* Study questions
• A. Set down, word for word, the stretch of the news report on the National City Santa from "Santa's workshop may" through "Boozefighters stepped in.".
• B. In the news report on the National City Santa, what is the name of the motorcycle group that Frank King belonged to?
── Quoted passage ──
Santa's workshop may be in the North Pole, but inside a truck, and small garage at the King residence, the legacy of the Nationaly City Santa lives on.

"Cause he didn't want it to stop. He wanted it to go on, and it's going. And this is my Christmas present," said National City resident Sharlene King.

Sharlene is the wife of "National City's Santa," Frank King. They started handing out toys to neighborhood kids 40-years ago, and it always brought them joy, she said.

"He was always in his glory with this going on in Christmas. He loved Christmas, and he just loved doing this," said King.

But a year ago, just days before Christmas, Frank lost his battle with cancer. There were questions on who would step up to give gifts to the kids. That's where King's kids, Sharlene, and a motorcycle group that Frank belonged to, called the Boozefighters stepped in.

"Just to see the faces of the kids, they're so happy. These people in line have no toys, have no Christmas, and this is it for them," said James Gooden, son of Frank King.

Since early Thursday morning, hundreds of families lined up along East 3rd Street, and around the block for a wristband that marks "bike" or "toy."

"We don't have money for them for Christmas, so it's good coming over here. It's a good place for the kids to have their toys," said National City resident Griselda Chavez.

The families will come back around 7 a.m. Christmas morning in the order they received their wristbands for a chance to either get a bike or a toy. Helpers will help distribute the toys, and in essence, keep the National City Santa's memory alive.

"He's looking down. He's here right now saying thank you son," said Gooden.

Because of tough economic times, the King family said they didn't receive as many donated bikes as in previous years. But they said, they are hopeful every kid will come out with a toy.
───
── Source material ──
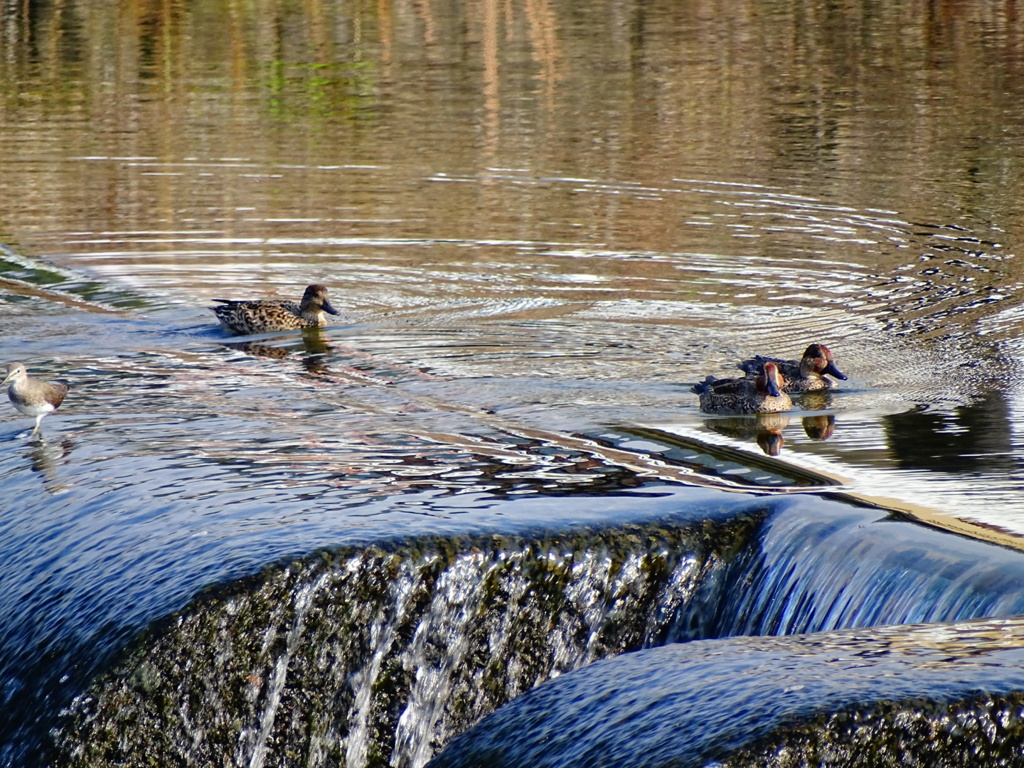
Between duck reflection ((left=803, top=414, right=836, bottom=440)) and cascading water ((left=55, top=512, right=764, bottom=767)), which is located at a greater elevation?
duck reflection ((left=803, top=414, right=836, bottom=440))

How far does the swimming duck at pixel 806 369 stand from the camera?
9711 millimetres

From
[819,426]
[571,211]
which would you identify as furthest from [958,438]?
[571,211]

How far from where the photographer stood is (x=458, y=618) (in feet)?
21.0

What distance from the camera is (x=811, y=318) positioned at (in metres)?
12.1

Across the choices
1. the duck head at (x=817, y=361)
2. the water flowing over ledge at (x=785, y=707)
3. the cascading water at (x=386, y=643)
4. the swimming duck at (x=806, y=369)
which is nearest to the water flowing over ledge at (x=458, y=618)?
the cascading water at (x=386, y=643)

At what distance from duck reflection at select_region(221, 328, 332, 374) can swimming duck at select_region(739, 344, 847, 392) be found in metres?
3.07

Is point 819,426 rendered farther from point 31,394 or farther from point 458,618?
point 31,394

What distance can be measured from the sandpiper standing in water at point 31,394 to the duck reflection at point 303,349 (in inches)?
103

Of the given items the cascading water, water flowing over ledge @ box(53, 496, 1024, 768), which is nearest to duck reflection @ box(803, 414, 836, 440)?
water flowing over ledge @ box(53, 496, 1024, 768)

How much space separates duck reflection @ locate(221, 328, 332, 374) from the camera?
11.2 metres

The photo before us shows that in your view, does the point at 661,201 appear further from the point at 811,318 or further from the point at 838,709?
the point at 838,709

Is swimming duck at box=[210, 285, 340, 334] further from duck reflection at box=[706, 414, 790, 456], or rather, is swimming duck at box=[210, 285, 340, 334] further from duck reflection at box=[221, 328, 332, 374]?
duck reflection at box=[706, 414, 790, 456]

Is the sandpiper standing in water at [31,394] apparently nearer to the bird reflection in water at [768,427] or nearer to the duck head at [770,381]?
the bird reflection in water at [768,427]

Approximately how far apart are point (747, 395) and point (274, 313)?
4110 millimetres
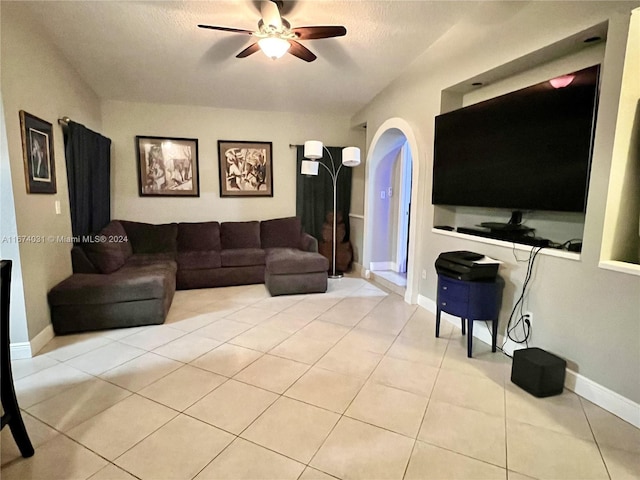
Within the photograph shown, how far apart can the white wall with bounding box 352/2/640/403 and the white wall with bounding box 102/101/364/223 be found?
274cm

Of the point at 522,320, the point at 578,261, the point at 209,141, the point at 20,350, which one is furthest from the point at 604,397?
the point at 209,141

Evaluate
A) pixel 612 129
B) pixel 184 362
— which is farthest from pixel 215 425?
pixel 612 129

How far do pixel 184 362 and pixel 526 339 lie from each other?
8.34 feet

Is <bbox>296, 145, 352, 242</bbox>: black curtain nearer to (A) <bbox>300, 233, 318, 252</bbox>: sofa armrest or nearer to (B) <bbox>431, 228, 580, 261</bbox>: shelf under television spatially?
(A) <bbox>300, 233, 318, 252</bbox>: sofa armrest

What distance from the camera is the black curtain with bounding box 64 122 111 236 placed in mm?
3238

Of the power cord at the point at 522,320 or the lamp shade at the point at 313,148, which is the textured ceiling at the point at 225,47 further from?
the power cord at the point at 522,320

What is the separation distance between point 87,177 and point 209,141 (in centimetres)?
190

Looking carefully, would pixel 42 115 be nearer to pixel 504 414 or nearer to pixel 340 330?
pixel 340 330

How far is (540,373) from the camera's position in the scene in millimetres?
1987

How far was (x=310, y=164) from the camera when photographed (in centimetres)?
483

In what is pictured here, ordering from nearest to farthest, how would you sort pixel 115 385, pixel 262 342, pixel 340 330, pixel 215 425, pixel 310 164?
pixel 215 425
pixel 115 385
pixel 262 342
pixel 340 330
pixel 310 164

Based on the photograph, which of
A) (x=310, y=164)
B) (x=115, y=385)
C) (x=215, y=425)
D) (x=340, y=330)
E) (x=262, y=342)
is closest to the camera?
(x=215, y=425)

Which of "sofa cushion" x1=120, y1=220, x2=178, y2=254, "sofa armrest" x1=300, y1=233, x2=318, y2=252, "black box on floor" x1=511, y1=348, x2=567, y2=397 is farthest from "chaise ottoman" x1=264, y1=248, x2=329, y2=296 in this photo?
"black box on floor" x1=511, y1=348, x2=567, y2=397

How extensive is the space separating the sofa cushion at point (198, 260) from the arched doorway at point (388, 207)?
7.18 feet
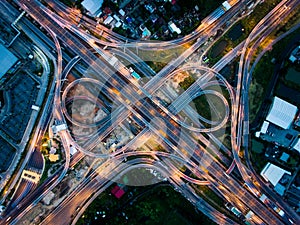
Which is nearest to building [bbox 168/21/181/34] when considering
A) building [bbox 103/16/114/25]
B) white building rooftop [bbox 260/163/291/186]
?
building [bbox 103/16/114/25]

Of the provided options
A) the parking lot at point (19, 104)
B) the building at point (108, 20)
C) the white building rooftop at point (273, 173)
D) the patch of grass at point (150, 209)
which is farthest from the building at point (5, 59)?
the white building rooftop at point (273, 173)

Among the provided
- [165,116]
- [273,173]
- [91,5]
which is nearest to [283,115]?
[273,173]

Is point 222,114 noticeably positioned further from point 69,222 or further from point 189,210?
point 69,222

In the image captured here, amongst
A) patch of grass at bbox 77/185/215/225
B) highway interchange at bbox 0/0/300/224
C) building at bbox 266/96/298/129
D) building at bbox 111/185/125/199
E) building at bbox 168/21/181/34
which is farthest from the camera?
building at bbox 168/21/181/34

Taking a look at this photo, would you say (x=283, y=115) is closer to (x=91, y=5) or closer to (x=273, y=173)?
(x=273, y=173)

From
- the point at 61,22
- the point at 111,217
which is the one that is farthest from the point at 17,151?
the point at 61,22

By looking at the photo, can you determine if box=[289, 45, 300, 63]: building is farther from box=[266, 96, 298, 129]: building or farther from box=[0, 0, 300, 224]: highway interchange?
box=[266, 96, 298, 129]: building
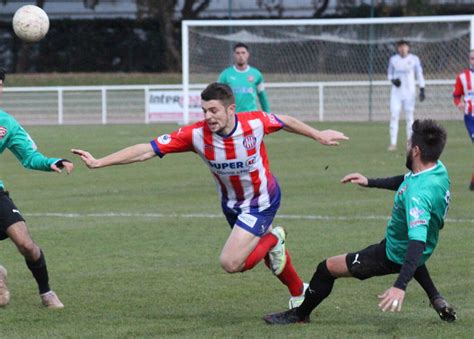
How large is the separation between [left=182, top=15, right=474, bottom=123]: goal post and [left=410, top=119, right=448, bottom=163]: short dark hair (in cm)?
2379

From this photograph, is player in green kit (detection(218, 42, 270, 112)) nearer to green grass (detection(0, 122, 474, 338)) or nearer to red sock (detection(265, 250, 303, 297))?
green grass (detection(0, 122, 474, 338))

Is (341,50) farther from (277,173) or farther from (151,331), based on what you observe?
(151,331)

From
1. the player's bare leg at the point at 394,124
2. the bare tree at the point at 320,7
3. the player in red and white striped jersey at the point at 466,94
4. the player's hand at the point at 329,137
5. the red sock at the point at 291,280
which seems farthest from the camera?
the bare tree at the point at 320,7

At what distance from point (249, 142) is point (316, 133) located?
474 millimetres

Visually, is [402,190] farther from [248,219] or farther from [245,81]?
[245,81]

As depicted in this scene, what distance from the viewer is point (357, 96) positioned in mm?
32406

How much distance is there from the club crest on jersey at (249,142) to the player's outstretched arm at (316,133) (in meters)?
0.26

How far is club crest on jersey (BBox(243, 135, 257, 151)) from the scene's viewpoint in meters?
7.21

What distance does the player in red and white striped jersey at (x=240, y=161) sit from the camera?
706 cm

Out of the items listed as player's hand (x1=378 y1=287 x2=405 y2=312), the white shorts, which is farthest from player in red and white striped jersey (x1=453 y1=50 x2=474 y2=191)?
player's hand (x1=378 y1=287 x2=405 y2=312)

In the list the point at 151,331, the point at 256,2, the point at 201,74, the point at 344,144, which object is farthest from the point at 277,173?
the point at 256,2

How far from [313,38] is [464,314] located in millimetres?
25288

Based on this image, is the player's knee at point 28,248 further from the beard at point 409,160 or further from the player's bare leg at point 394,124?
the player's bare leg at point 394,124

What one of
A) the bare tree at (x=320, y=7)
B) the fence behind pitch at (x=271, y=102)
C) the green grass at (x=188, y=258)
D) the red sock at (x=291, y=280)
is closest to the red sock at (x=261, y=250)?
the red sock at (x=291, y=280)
───
* Task responses
• A.
Santa's workshop may be in the North Pole, but inside a truck, and small garage at the King residence, the legacy of the Nationaly City Santa lives on.

"Cause he didn't want it to stop. He wanted it to go on, and it's going. And this is my Christmas present," said National City resident Sharlene King.

Sharlene is the wife of "National City's Santa," Frank King. They started handing out toys to neighborhood kids 40-years ago, and it always brought them joy, she said.

"He was always in his glory with this going on in Christmas. He loved Christmas, and he just loved doing this," said King.

But a year ago, just days before Christmas, Frank lost his battle with cancer. There were questions on who would step up to give gifts to the kids. That's where King's kids, Sharlene, and a motorcycle group that Frank belonged to, called the Boozefighters stepped in.

• B. The Boozefighters.